My pitch to elected officials, lobbyists, and quite frankly anyone who would take the time to listen, was about supporting infrastructure for the creative economy, making the arts and culture ecosystem sustainable, and guaranteeing artists a dignified living off of their artistic work. A survey from Californians for the Arts shows that 80 percent of the artists in San Francisco have experienced a form of displacement, whether from their homes, their workspaces, or their performance or exhibition venues. 

Currently, most of us artists supplement our income with one or two jobs, and we rely heavily on the gig economy, working for companies like Uber or Doordash and living without health insurance. These days, it is not uncommon to see empty self-driving cars roaming the city driving by encampments on the streets, passing by thousands of unhoused people daily. If we consider that 10 percent of the current jobs in the country are tied to driving jobs — whether it’s a taxi, Uber, a bus, or a truck — what will happen when this technology becomes ubiquitous and we find effectively 10 percent of the working population in the US unemployed? 

This is where arts and culture can offer a real solution to level our economy in the age of innovation. It can heal our social fabric by providing services for mental and physical health through somatic practices like dance, theater, and music.

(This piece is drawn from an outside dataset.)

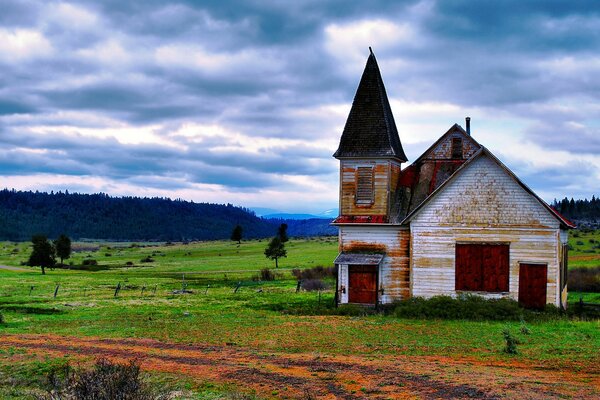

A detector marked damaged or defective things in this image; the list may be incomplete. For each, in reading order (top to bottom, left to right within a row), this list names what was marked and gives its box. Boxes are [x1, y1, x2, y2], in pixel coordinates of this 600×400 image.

rusty metal roof [332, 50, 408, 161]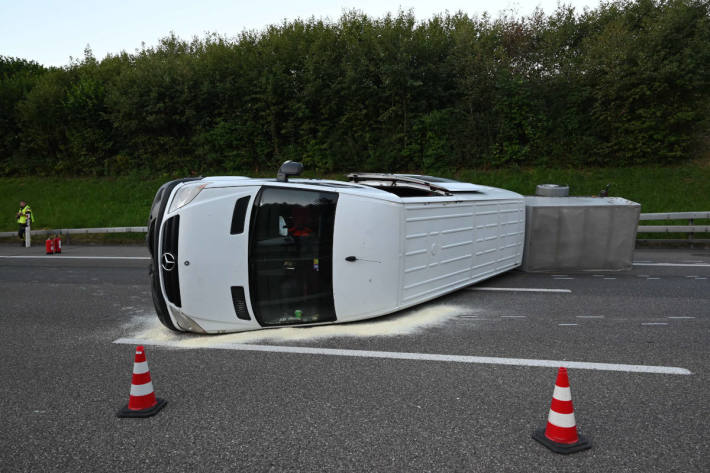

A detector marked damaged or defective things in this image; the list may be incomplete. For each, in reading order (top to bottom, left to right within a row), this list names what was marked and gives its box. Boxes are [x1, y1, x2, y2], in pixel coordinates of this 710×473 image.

This goes beyond providing representation to under-resourced communities and silenced narratives through audio-visual and literary arts such as graphic work, film, and writing, but actually providing artists with an opportunity to make a livable income off of their artistic work, and furthermore circulating money in their local economies.

Currently, the contribution of the arts and cultural sector to the national GDP is 4.4 percent; and if we look at California alone it is 7.2 percent. However, since COVID, elected officials haven’t created the meaningful investments needed to transform the creative economy that to this day still mirrors that of feudalist times — that is, only if you have a patron, you’ll be able to create the work you want to and make a living out of it.

I know this might sound out of a beautiful utopia, but this is a real need and a radical opportunity, precisely right now when Congress is about to start negotiating the budget and arts and culture is one of the first things on the chopping block — as usual.

This is a call to action to everyone in the country, particularly to us artists, to create the coalitions and grassroots work to represent our work and the right we have to live a dignified life by sharing our art with our communities. Our art, many times, makes up for the lack of accessibility that the government is not providing, as well as is a form of innovation that doesn’t ignore the real societal issues at hand.

Arturo Mendez is the founder and executive director of Arts.Co.Lab, a Cultural Equity Agency that amongst other programs, supports artists and micro-organizations with professional development to access grants and funds, as well as the curation of a Fanzine called Urban Prophets Illustrated.